From:	Teodor Sigaev <teodor(at)sigaev(dot)ru>
To:	Hannes Dorbath <light(at)theendofthetunnel(dot)de>
Cc:	Oleg Bartunov <oleg(at)sai(dot)msu(dot)su>, pgsql-general(at)postgresql(dot)org
Subject:	Re: TSearch2 / Get all unique lexems
Date:	2005-12-08 11:00:55
Message-ID:	43981267.6090802@sigaev.ru
Views:	Raw Message \| Whole Thread \| Download mbox \| Resend email
Lists:	pgsql-general

> Thanks. I hoped for something possible inside a pl/pgsql proc. I'm
> trying to integrate pg_trgm with Tsearch2. I'm still on my utf-8
> database. Yes I know, there is _NO_ utf-8 support of any kind in
> Tsearch2 yet, but I got it working to a degree that is OK for my
> application (Created my own stemmer variant, ispell dict, affix file
> etc). The last missing bit is to get a source for pg_trgm. I cannot use
> the the stat() function, because it breaks as soon it sees an utf-8 char.

I suppose noncompatible with UTF wordparser can produce illegal lexemes (with
part of multibyte char) and stores it in tsvector. Tsvector hasn't any control
of breakness lexemes (with a help pg_verifymbstr() call), but stat() makes text
field and then postgres check it and found incomplete mbchars. Which way I see
(except waiting UTF support in tsearch2 which we develop now):

1 modify stat() function to check text field and if it fails then remove lexeme
from output

2 Take from CVS HEAD wordpaser (ts_locale.[ch], wparser_def.c,
wordparser/parser.[ch]). to_tsvector will works fine, to_tsquery will works
correct only with quoted string (for examle, 'foo' & 'bar', bad: foo & bar).
But casting 'asasas'::tsvector and dump/reload will not work correct.

--
Teodor Sigaev E-mail: teodor(at)sigaev(dot)ru
WWW: http://www.sigaev.ru/

From:	Oleg Bartunov <oleg(at)sai(dot)msu(dot)su>
To:	Hannes Dorbath <light(at)theendofthetunnel(dot)de>
Cc:	pgsql-general(at)postgresql(dot)org
Subject:	Re: TSearch2 / Get all unique lexems
Date:	2005-12-08 11:04:03
Message-ID:	Pine.GSO.4.63.0512081355160.13553@ra.sai.msu.su
Views:	Raw Message \| Whole Thread \| Download mbox \| Resend email
Lists:	pgsql-general

On Thu, 8 Dec 2005, Hannes Dorbath wrote:

> On 07.12.2005 16:13, Oleg Bartunov wrote:
>> hmm, you could dump tsvector column and use awk+sort+uniq
>
> Thanks. I hoped for something possible inside a pl/pgsql proc. I'm trying to
> integrate pg_trgm with Tsearch2. I'm still on my utf-8 database. Yes I know,
> there is _NO_ utf-8 support of any kind in Tsearch2 yet, but I got it working
> to a degree that is OK for my application (Created my own stemmer variant,
> ispell dict, affix file etc). The last missing bit is to get a source for
> pg_trgm. I cannot use the the stat() function, because it breaks as soon it
> sees an utf-8 char.

unless there is some way to ignore errors in utf8 convertation to text
this is a dead-end. stat() function uses text representation.

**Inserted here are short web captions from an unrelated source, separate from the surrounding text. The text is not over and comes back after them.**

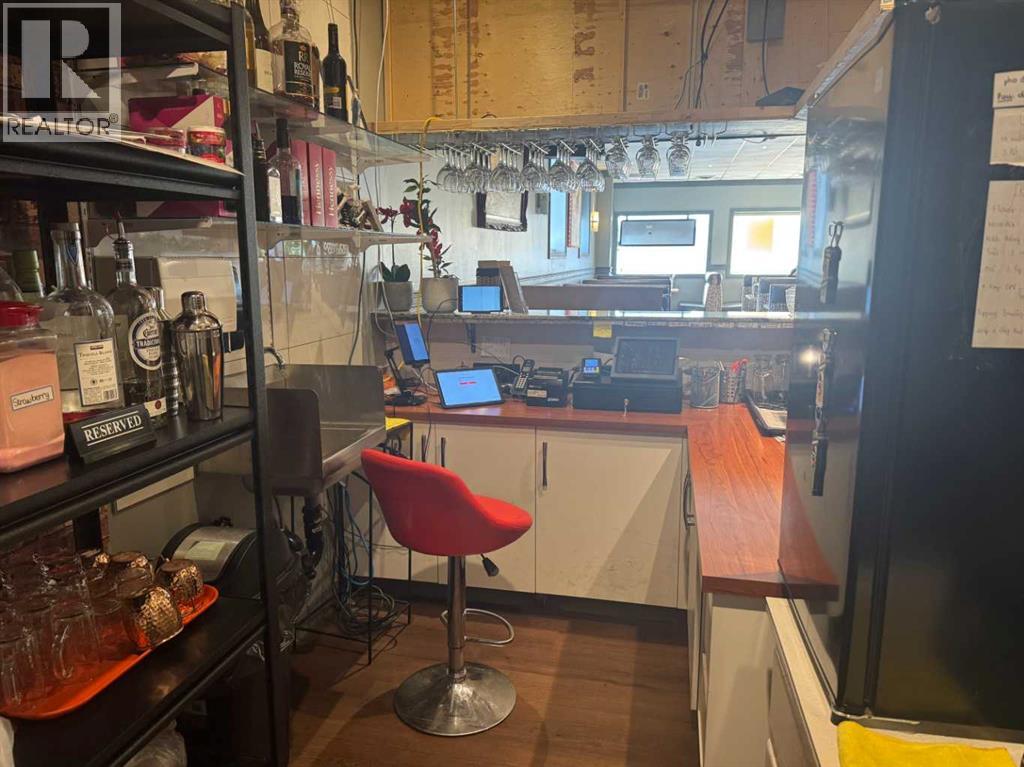 Business for Sale in   Avenue SE Forest Lawn Calgary 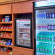 Photos Fairfield Inn & Suites by Marriott Tampa North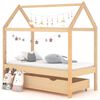 Miniatuurafbeelding van het product 2 van 7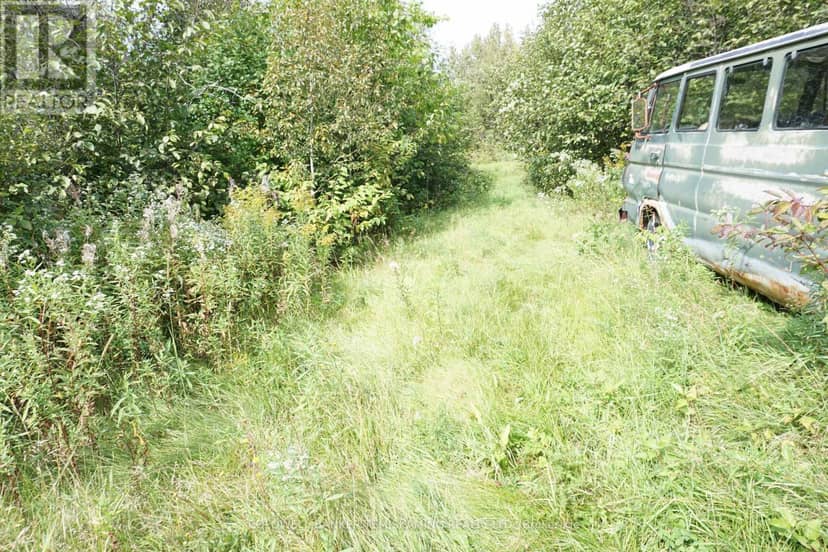 Lot 1 Campbell's Road — photo 34 of 40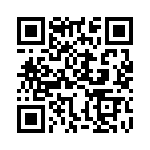 IRS2104PBF QRCode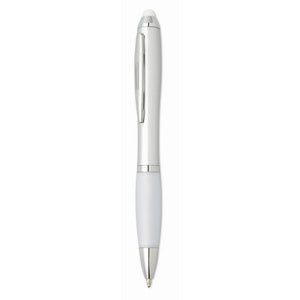 RIOTOUCH - SCRIVERE - Midocean - Pen, Penna A Sfera Mo8152, Writing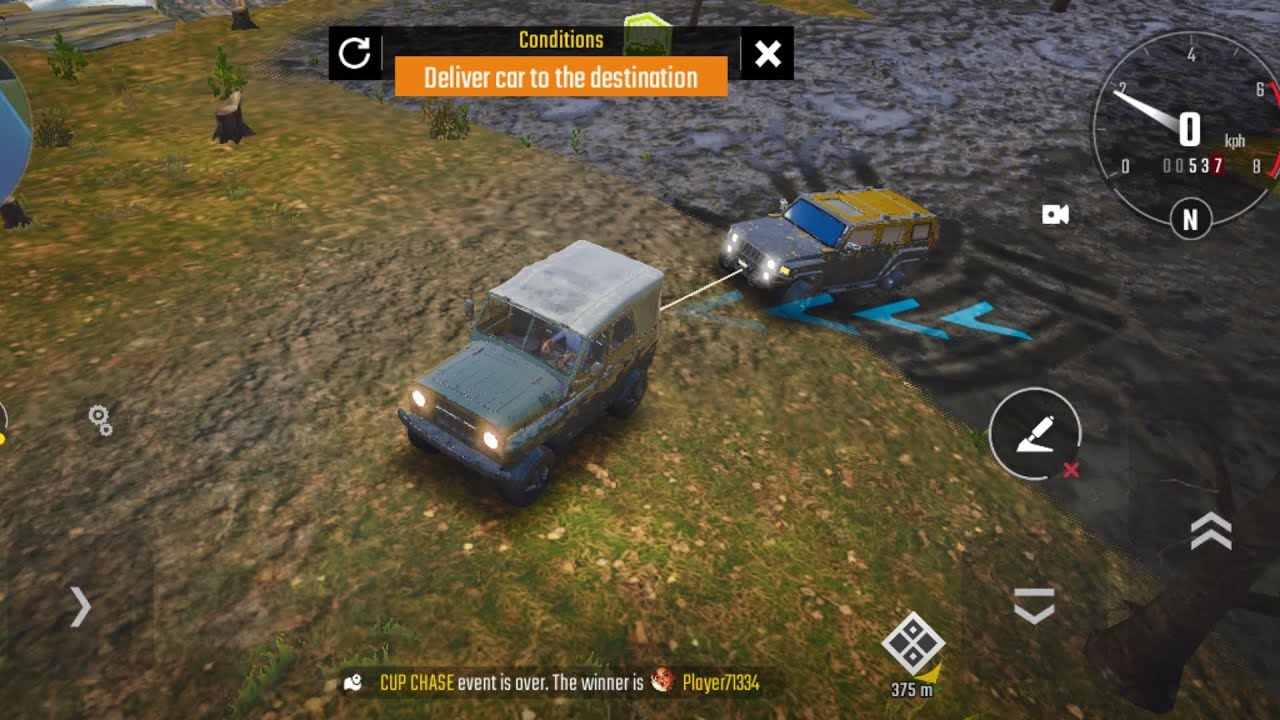 Offroad adventure gameplay Modified Mahindra Thar😈Games:Indian Green Thar Car Game Android Game 2026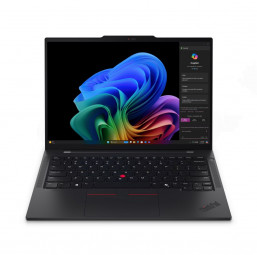 Lenovo ThinkPad T14s Gen 6 Black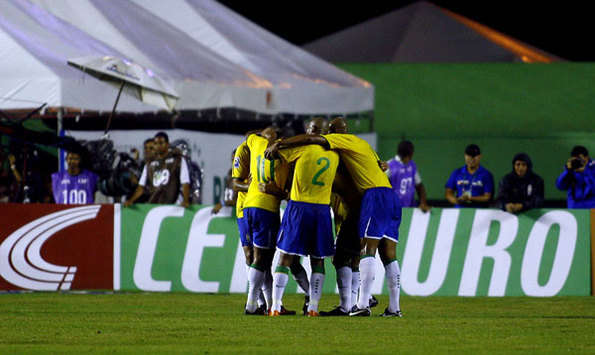Brazil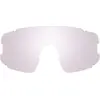 Image de Sweet Protection - Ronin RIG Photochromic Lens - Verres de remplacement - RIG Photochromic Cat 1-3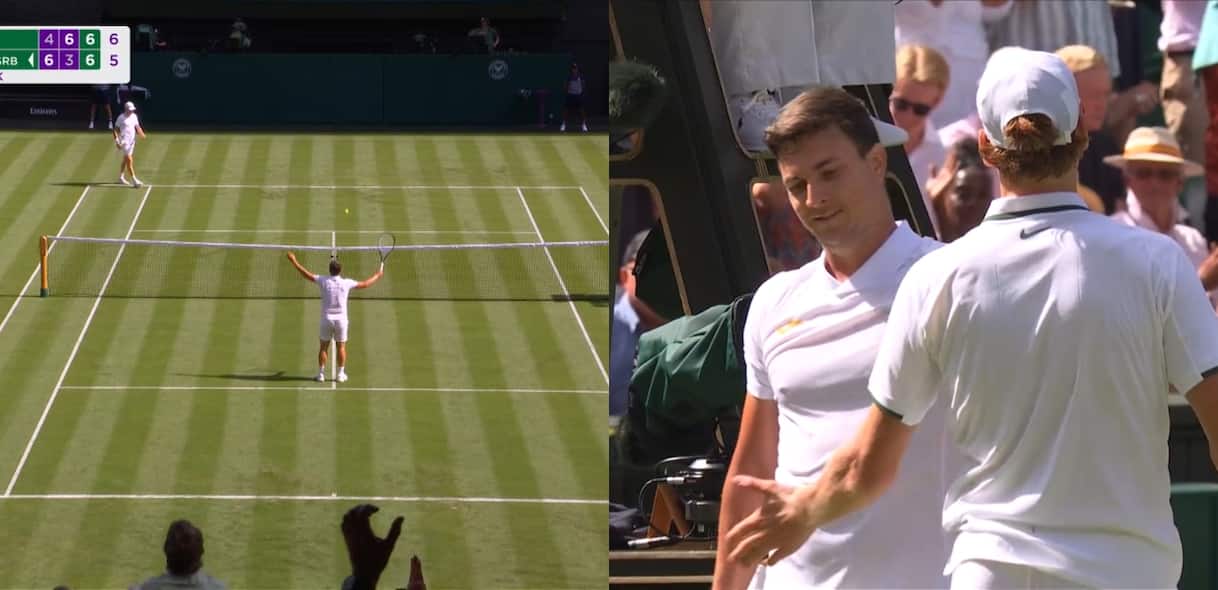 https://sport.sky.it/assets/images/d5f52590819accff81ae496934b1d7883280eb53/skysport/it/tennis/video/2026/06/29/sinner-kecmanovic-wimbledon-punto-tiebreak-video-1108511/og_screen_kecmanovic_sinner_wimbledon.jpg?im=Resize,width=1218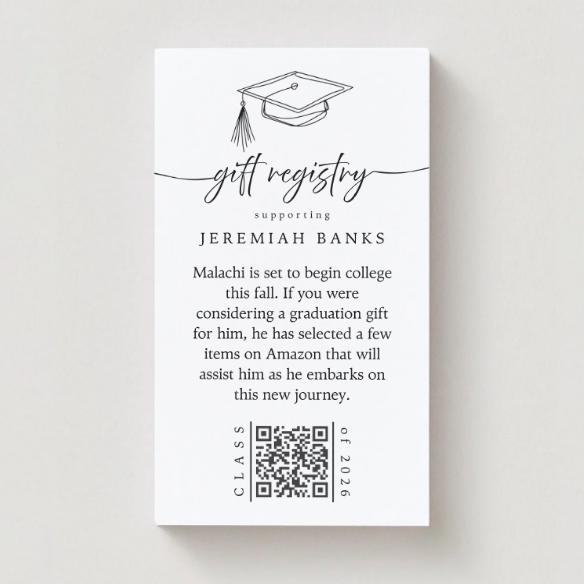 grad card wording Amazon.com: RYYike Grandson Graduation Card from Grandma, High School  College Graduation Card, Poem Congratulations Cards for Grandson : Office  Products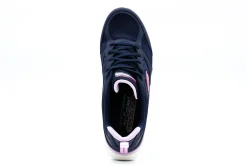 Skechers FLEX APPEAL 4.0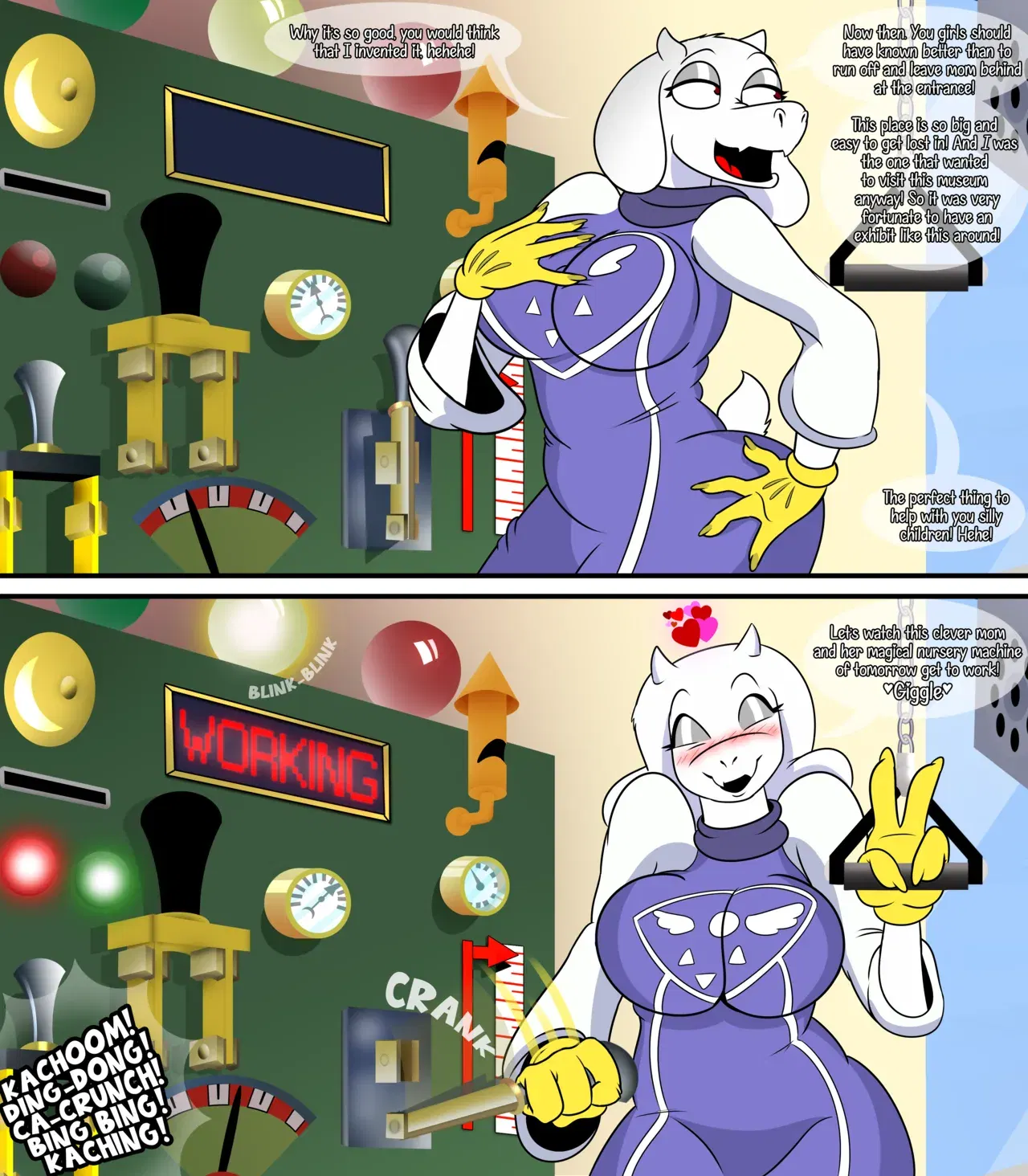 Image #62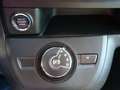 Citroen Spacetourer Feel XL BHDi 180 EAT8 mit AHV! Grau - thumbnail 35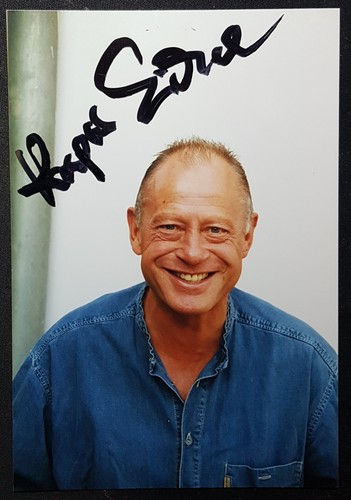 Kaspar eichel die - kaspar, goldene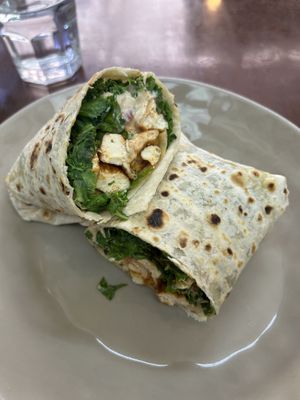   at Abracado in Hanoi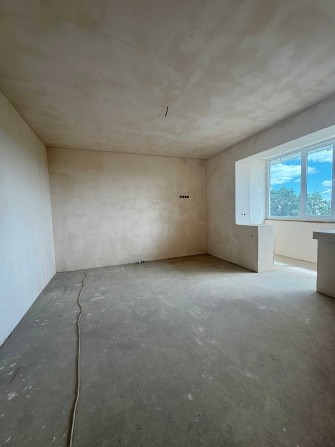 Є-оселя 1 кімнатна квартира 36м2 ЖК Молодіжне містечко - фото 1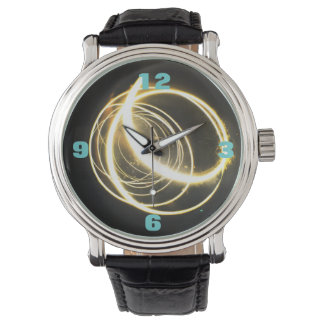 Relógio Vintage Roland Watch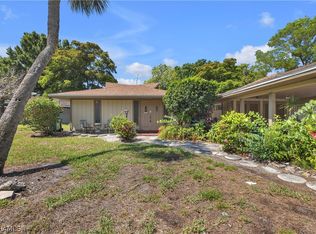 4278 Island Cir APT B, Fort Myers, FL 33919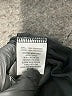 Thalia Sodi 100% Polyester Stars Black Cocktail Dress Size XS - photo 8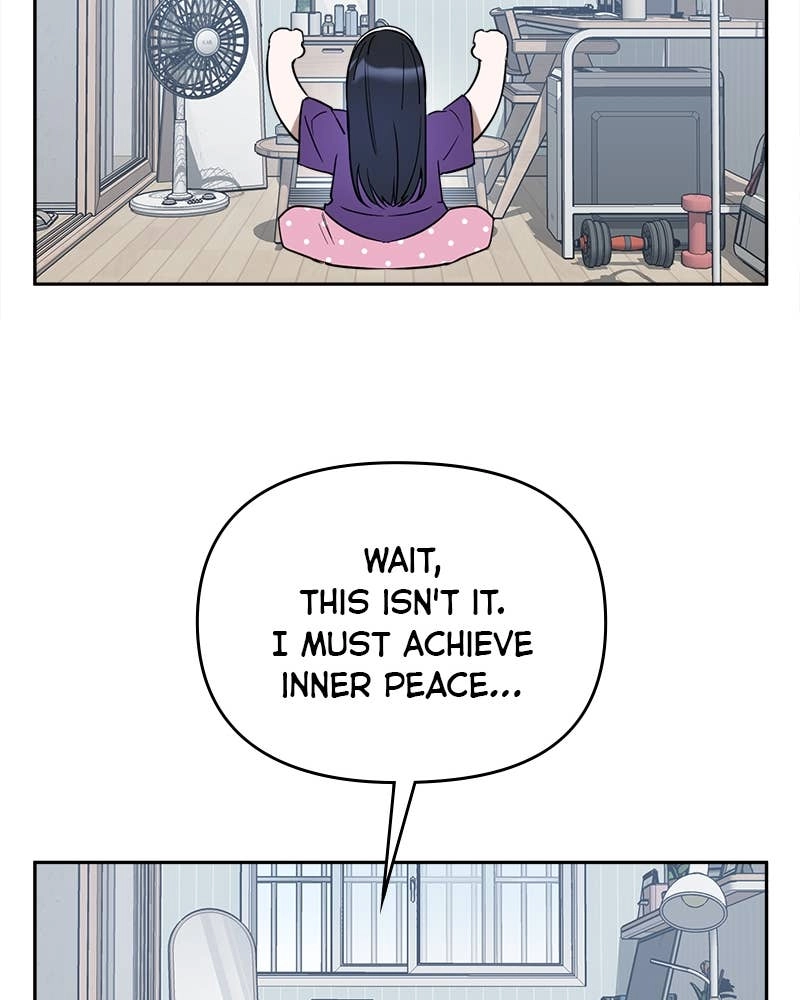 It’s Just Business Chapter 2 Page 42
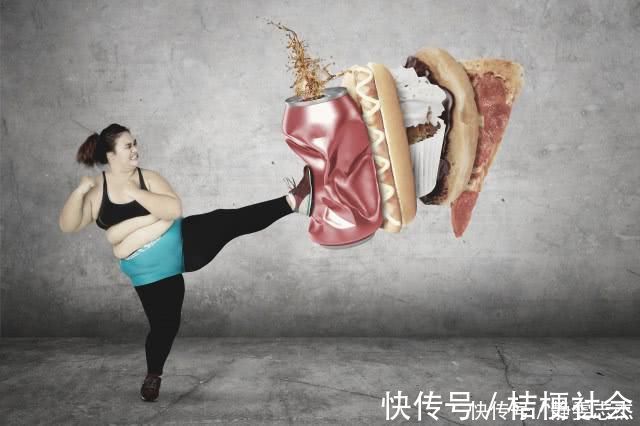 黄瓜|晚上吃什么蔬菜减肥这些对瘦身效果都不错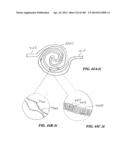 ELECTRICAL, MECHANICAL, COMPUTING/ AND/OR OTHER DEVICES FORMED OF     EXTREMELY LOW RESISTANCE MATERIALS diagram and image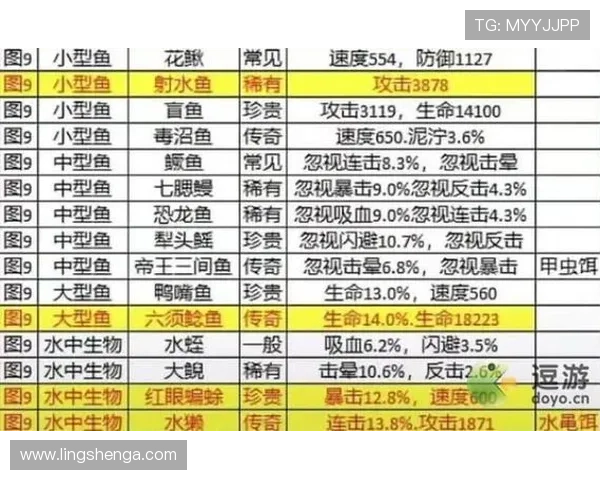 乐鱼电竞下载详细教程，快速安装使用乐鱼电竞客户端的方法指南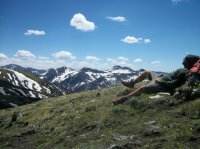 Yellowstone July 2012 486.JPG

You have to wait new release with full UTF8 support or go 'lazy' way,
i.e. use any tools to get a list of unique words and create pg_trgm index.
There are several questions:
* Do you actually need to be synchronized with tsvector ?
* Do you need to recognize all words ? I supposed no. In real life you should
have a dictionary which you certainly need to recognize.